Regorafenib exposure could potentially be influenced by an interaction with acid‐reducing drugs. In this crossover trial, patients were randomized into two sequence groups consisting of three phases: regorafenib intake alone, regorafenib with concomitant esomeprazole, and regorafenib with esomeprazole 3 hours prior. The primary end point was the relative difference (RD) in geometric means for regorafenib 0–24‐hour area under the concentration‐time curve (AUC _0–24h) and was analyzed by a linear mixed model in 14 patients.
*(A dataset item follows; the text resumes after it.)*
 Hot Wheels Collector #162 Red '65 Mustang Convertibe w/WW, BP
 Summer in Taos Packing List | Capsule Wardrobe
AUC _0–24h for regorafenib alone was 55.9 μg·hour/mL (coefficient of variance (CV): 40%), and for regorafenib with concomitant esomeprazole or with esomeprazole 3 hours prior AUC _0–24h was 53.7 μg·hour/mL (CV: 34%) and 53.6 μg·hour/mL (CV: 43%), respectively. No significant differences were identified when regorafenib alone was compared with regorafenib with concomitant esomeprazole (RD: −3.9%; 95% confidence interval (CI): −20.5 to 16.1%; P = 1.0) or regorafenib with esomeprazole 3 hours prior (RD: −4.1%; 95% CI: −22.8 to 19.2%; P = 1.0). These findings indicate that regorafenib and esomeprazole can be safely combined in clinical practice.

Study Highlights.

• WHAT IS THE CURRENT KNOWLEDGE ON THE TOPIC?

☑For several kinase inhibitors, reduced absorption and decreased exposure were demonstrated with concurrent use of acid reducing drugs like PPIs. However, there is no knowledge about this potential DDI with regorafenib.
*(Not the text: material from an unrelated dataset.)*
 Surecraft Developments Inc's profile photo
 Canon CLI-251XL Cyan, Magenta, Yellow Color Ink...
• WHAT QUESTION DID THIS STUDY ADDRESS?

☑This is the first randomized pharmacokinetic crossover trial investigating the influence of esomeprazole on regorafenib pharmacokinetics, including a potential time‐dependency of this interaction.
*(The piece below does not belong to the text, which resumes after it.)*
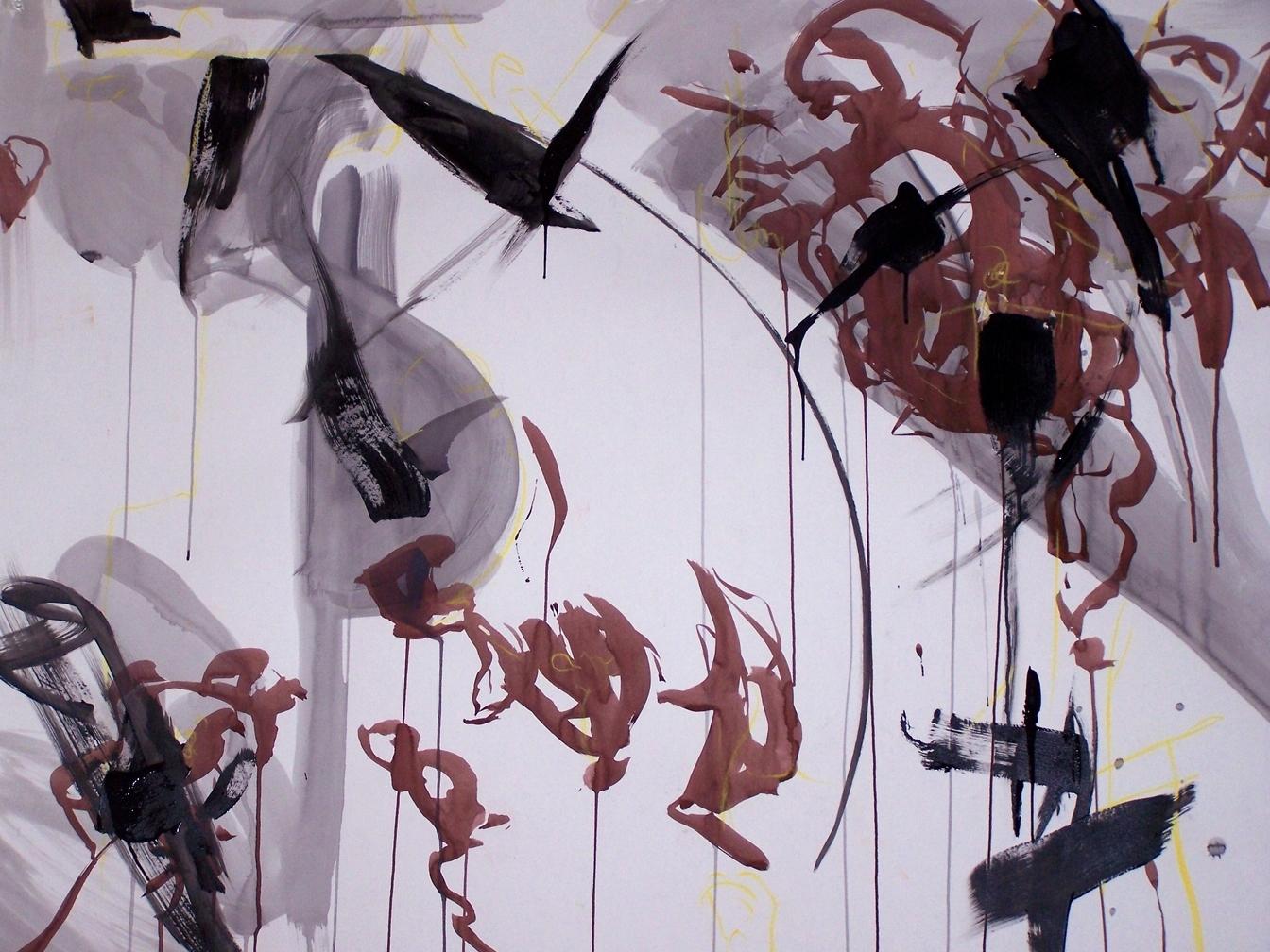 Entanglement. 2006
• WHAT DOES THIS STUDY ADD TO OUR KNOWLEDGE?

☑No significant pharmacokinetic interaction was observed between regorafenib and esomeprazole (used concomitantly or 3 hours prior to regorafenib intake), and, therefore, these two drugs can be combined safely in clinical practice.

• HOW MIGHT THIS CHANGE CLINICAL PHARMACOLOGY OR TRANSLATIONAL SCIENCE?

☑A clinically relevant DDI between regorafenib and esomeprazole was ruled out in a unique study design, which could serve as a template for future studies evaluating the influence of PPIs on exposure of oral (anticancer) drugs.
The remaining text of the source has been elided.